**ASSIGNMENT:**
In the data below, locate the line containing "Juncalito beach, Loreto" and the line containing "VOLVO S60 2.4", then retype both and everything between them exactly. Pictures are not part of the copy.

___ AVAILABLE DATA ___

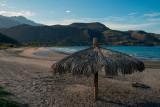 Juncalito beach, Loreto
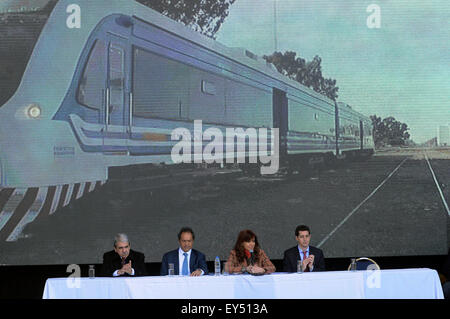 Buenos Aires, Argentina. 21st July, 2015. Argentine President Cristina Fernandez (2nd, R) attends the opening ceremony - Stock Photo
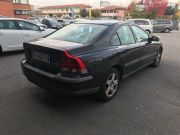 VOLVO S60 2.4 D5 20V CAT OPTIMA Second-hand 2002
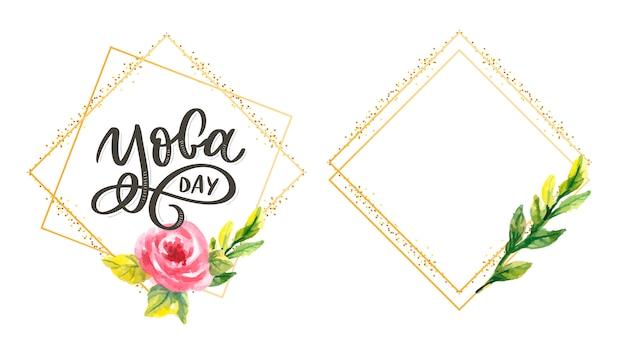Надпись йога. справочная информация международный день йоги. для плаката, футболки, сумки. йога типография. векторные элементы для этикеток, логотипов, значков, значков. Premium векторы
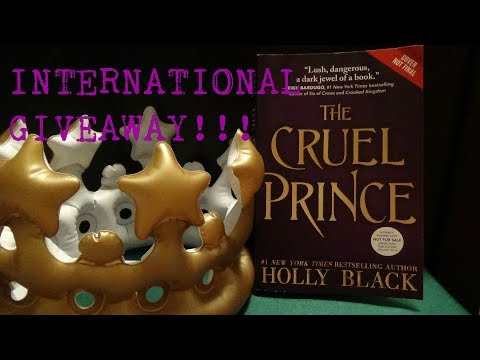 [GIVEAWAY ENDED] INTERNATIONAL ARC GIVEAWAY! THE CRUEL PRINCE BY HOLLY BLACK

___
___ AVAILABLE DATA ___

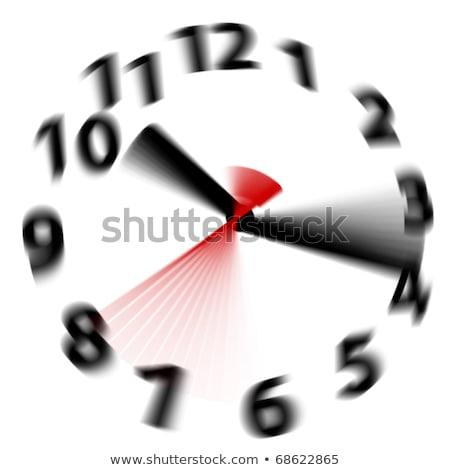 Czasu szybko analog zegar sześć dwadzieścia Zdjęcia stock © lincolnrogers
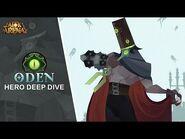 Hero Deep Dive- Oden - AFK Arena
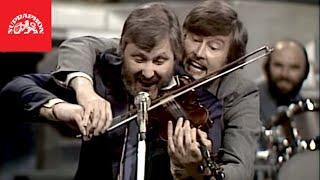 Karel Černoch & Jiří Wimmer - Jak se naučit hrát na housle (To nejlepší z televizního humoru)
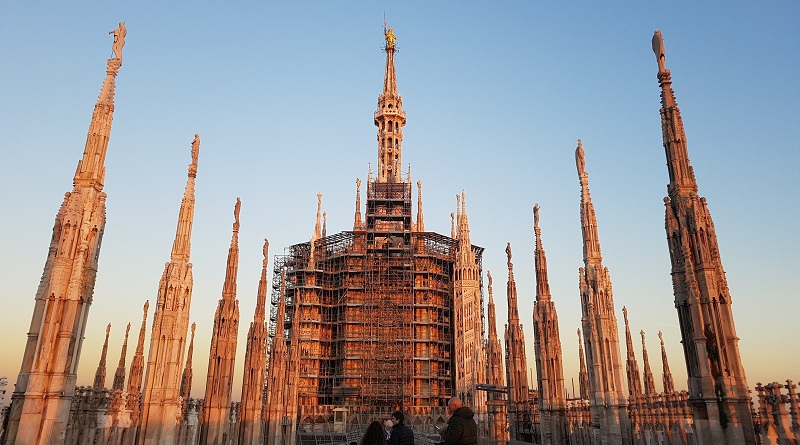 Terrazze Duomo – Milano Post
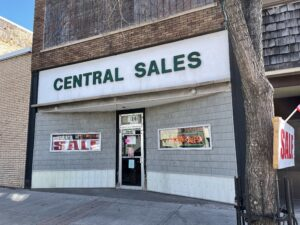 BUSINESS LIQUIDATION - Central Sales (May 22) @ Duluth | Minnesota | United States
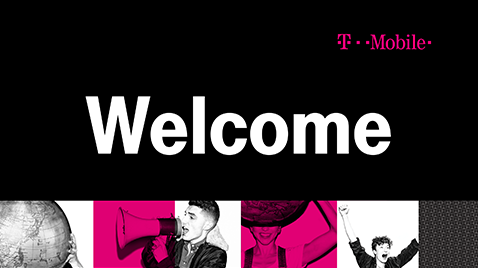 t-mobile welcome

___
___ AVAILABLE DATA ___

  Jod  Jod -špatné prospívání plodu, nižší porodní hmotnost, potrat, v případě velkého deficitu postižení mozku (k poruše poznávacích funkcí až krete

___

**ANSWER TO THIS PROBLEM:**
 Juncalito beach, Loreto
 Buenos Aires, Argentina. 21st July, 2015. Argentine President Cristina Fernandez (2nd, R) attends the opening ceremony - Stock Photo
 VOLVO S60 2.4 D5 20V CAT OPTIMA Second-hand 2002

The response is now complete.